Far away northwards there was a lurid, hazy glow in the sky. Red, vast and vague it loomed, obliterating the stars beyond, marking the place where Fairyland was not.
That was the shadow which shone over London.
In the country there was peace--absolute peace; then, mellowed by distance, the chimes of a church clock.
Twelve! The fairy-time had come.
At once a nightingale began its emotional song; and others, scattered on many trees, gradually joined in the throbbing chorus. Every moment their melody grew in joyousness, and, ever spreading, roused nightingales on still more distant trees to join in the anthem of rapture, until every glade in Fairyland was happier for their happiness.
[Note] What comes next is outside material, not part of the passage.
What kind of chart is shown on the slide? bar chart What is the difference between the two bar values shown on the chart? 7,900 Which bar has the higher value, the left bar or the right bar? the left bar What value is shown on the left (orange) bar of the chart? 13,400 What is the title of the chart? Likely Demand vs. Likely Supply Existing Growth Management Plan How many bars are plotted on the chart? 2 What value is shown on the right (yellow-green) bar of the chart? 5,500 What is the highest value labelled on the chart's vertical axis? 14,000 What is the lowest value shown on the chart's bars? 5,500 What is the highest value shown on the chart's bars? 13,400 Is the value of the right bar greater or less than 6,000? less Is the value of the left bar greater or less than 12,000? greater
There was some reed-fringed water in the centre of the Violet Valley. It was a pond or lake, according to the charity and imagination of the mortal who looked at it. To the fairies it was a lake, large and estimable enough for their most ambitious purposes.
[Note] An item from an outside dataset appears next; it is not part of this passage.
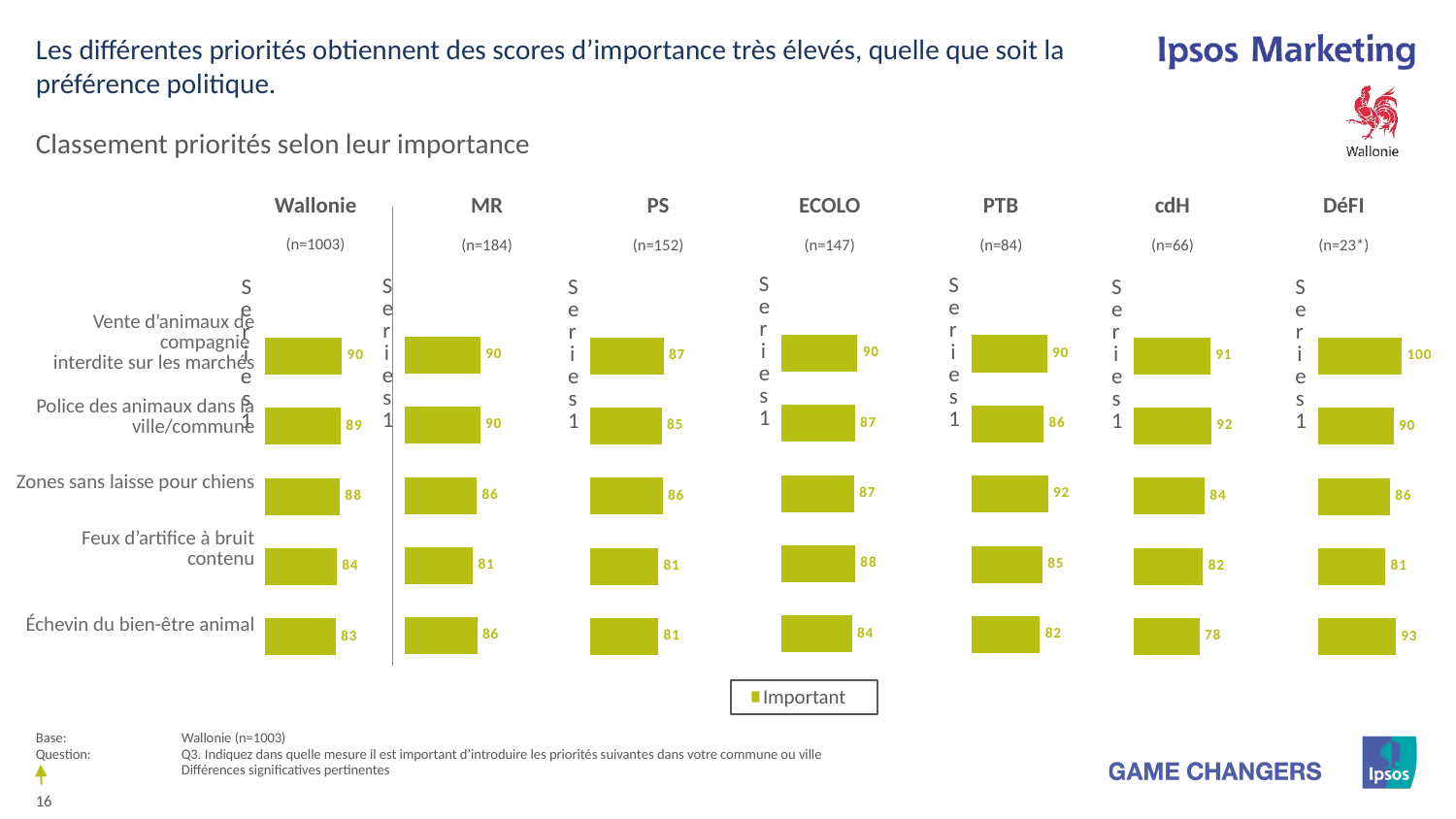
In the DéFI chart, what is the value for "Vente d'animaux de compagnie interdite sur les marchés"? 100 How many categories are shown in the Wallonie chart? 5 In the ECOLO chart, what is the difference between the values for "Vente d'animaux de compagnie interdite sur les marchés" and "Échevin du bien-être animal"? 6 In the Wallonie chart, what is the value for "Zones sans laisse pour chiens"? 88 What is the legend entry shown below the charts? Important In the DéFI chart, what is the difference between the values for "Échevin du bien-être animal" and "Feux d'artifice à bruit contenu"? 12 In the PTB chart, which category has the highest value? Zones sans laisse pour chiens What type of chart is used for the Wallonie column? Bar chart In the PS chart, which is larger: the value for "Police des animaux dans la ville/commune" or the value for "Zones sans laisse pour chiens"? Zones sans laisse pour chiens In the MR chart, what is the value for "Feux d'artifice à bruit contenu"? 81 In the cdH chart, which category has the lowest value? Échevin du bien-être animal How many series does the legend list? 1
A bright light appeared in the depths of that water, and slowly uprose till it reached the surface, when the nymph of the pool appeared. She sat, a shining figure, on a water-leaf and waved a glistening wand.
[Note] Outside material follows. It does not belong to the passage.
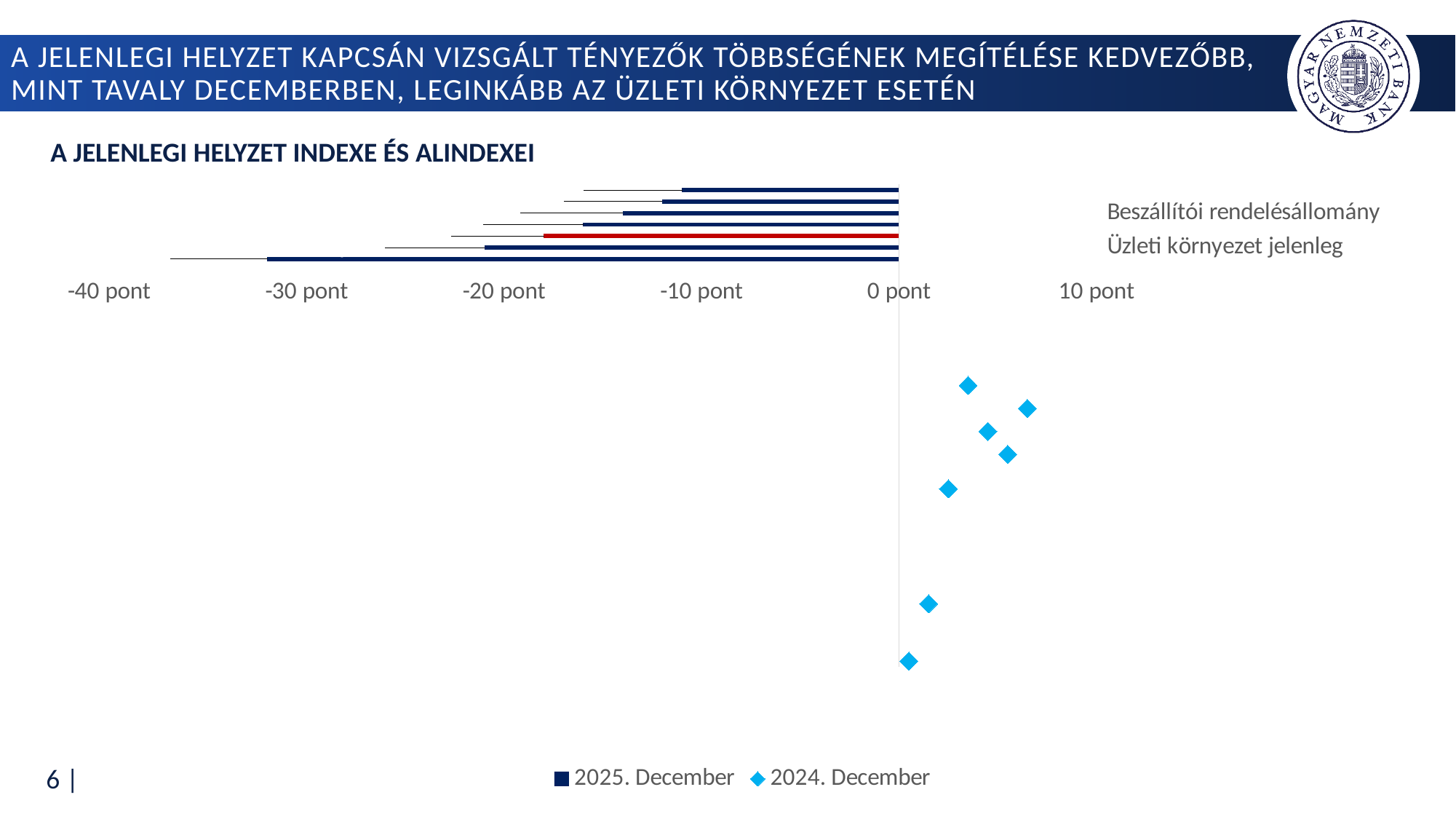
How many dark bars are plotted for the 2025. December series? 7 Which two series are listed in the chart legend? 2025. December and 2024. December Are the 2025. December bar values greater or less than 0 pont? less Are the 2024. December diamond values greater or less than 0 pont? greater How many diamond markers are plotted for the 2024. December series? 7 How many series does the chart legend list? 2 What is the lowest value shown on the horizontal axis? -40 pont Which series has the higher values overall, 2025. December or 2024. December? 2024. December Is the shortest 2025. December bar greater or less than -20 pont? greater What is the title of the chart? A JELENLEGI HELYZET INDEXE ÉS ALINDEXEI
In prompt obedience gnomes appeared. Pell-mell, up they came tumbling, a multi-coloured host, every one with shining face and as full of excitement, activities and the thousand mischiefs as is the moonlit night of shadows. So rapidly they swarmed, elbowing, scrambling, hustling, stumbling, clambering, from hidden holes and grass-shrouded crannies of earth that actually slender paths were worn bare by their hurrying feet. From the branches of trees they dropped, over hillocks of grass they hastened, to prepare for the revels. The gnomes are the democracy of the Elf countries, and, like some of us mortals, are the folk who do the necessary drudging work.
They set to labour with willingness. Not often had fairy eyes seen such obvious earnestness to be well done with irksome business. Weeds, which are really weeds, nauseous and mischievous, and not flowers become unpopular, were carefully uprooted and packed away, fuel to feed the fires of brownies' anvils; a broad tract of green was made flawless that fairies might dance there unhindered; glow-worms were coaxed or forcibly carried to places where their blue-white lights would be at once ornamental and useful; dew was scattered broadcast to reflect from myriad points the diamond moonlight; the lamps of the flowers were trimmed and lit, and soon, from all sides, were shedding gentle radiance. Dreams came drifting down from the opal spaces.
While the gnomes worked they whistled--not fairy songs, now; but snatches of lame melodies borrowed from holiday mortals. It was a hotch-potch of sounds, a sizzling blur, not so unpleasing. Gnomes are rather fond of that sort of thing. Their ear for music is, possibly, imperfect.